**The data**
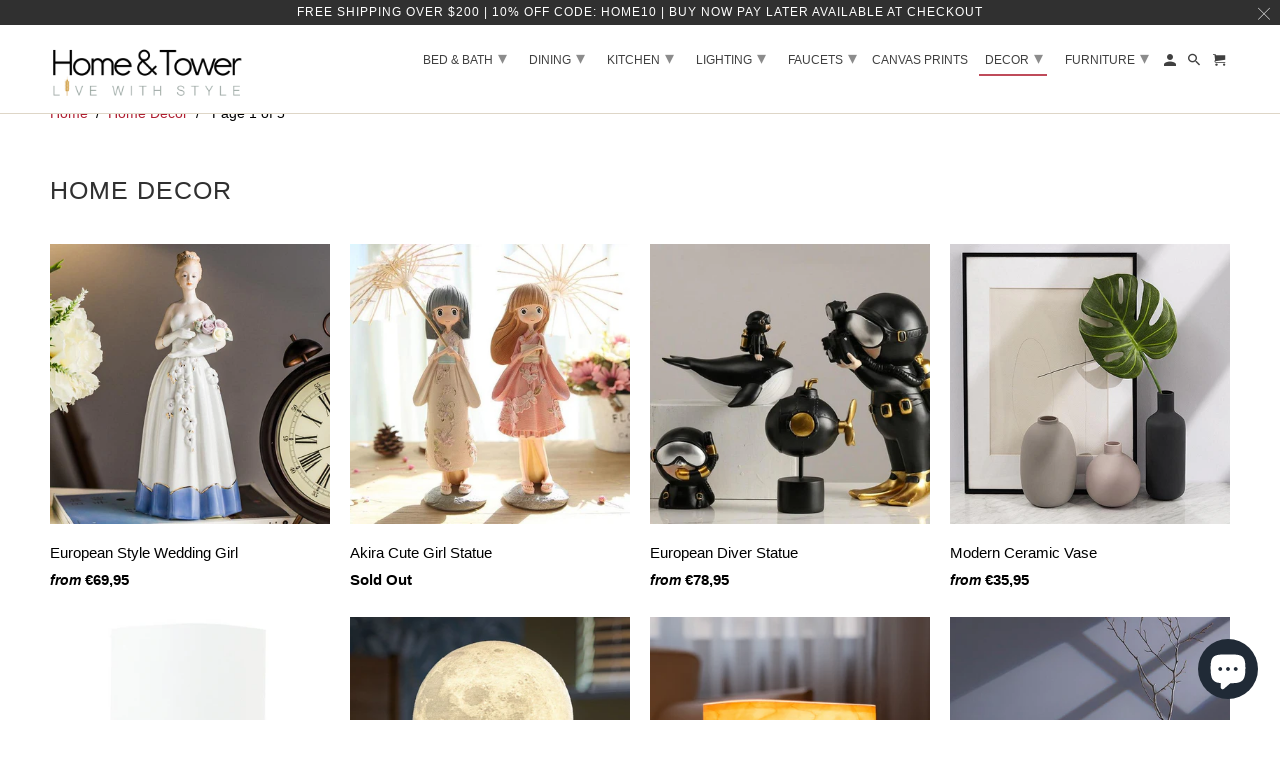

--- FILE ---
content_type: text/html; charset=utf-8
request_url: https://homeandtower.com/en-de/collections/undefined?section_id=product-recommendations&limit=undefined&product_id=undefined
body_size: -161
content:
<div id="shopify-section-product-recommendations" class="shopify-section shopify-section--recommended-products">






  
  

  

  
  

  
    <div class="product-recommendations"
        data-recommendations-url="/en-de/recommendations/products"
        data-product-id=""
        data-limit="8"
        data-enabled="true">
      
    <div class="container products">
      <div class="one-whole column">
        <h4 class="recommended-title title center">Customers also bought...</h4>
      </div>

      


  <script type="application/ld+json">
    {
      "@context": "https://schema.org",
      "@type": "ItemList",
      "itemListElement": [
        
      ]
    }
  </script>


<div class="products container">

  
</div>

    </div>
  
    </div>
  





<script>
      setTimeout(function(){StampedFn.loadBadges()},2000);
    </script>


</div>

**Exercise prompt**
All lines above must be repeated exactly, and the pictures must be omitted.

**Output for this exercise**
--- FILE ---
content_type: text/html; charset=utf-8
request_url: https://homeandtower.com/en-de/collections/undefined?section_id=product-recommendations&limit=undefined&product_id=undefined
body_size: -161
content:
<div id="shopify-section-product-recommendations" class="shopify-section shopify-section--recommended-products">






  
  

  

  
  

  
    <div class="product-recommendations"
        data-recommendations-url="/en-de/recommendations/products"
        data-product-id=""
        data-limit="8"
        data-enabled="true">
      
    <div class="container products">
      <div class="one-whole column">
        <h4 class="recommended-title title center">Customers also bought...</h4>
      </div>

      


  <script type="application/ld+json">
    {
      "@context": "https://schema.org",
      "@type": "ItemList",
      "itemListElement": [
        
      ]
    }
  </script>


<div class="products container">

  
</div>

    </div>
  
    </div>
  





<script>
      setTimeout(function(){StampedFn.loadBadges()},2000);
    </script>


</div>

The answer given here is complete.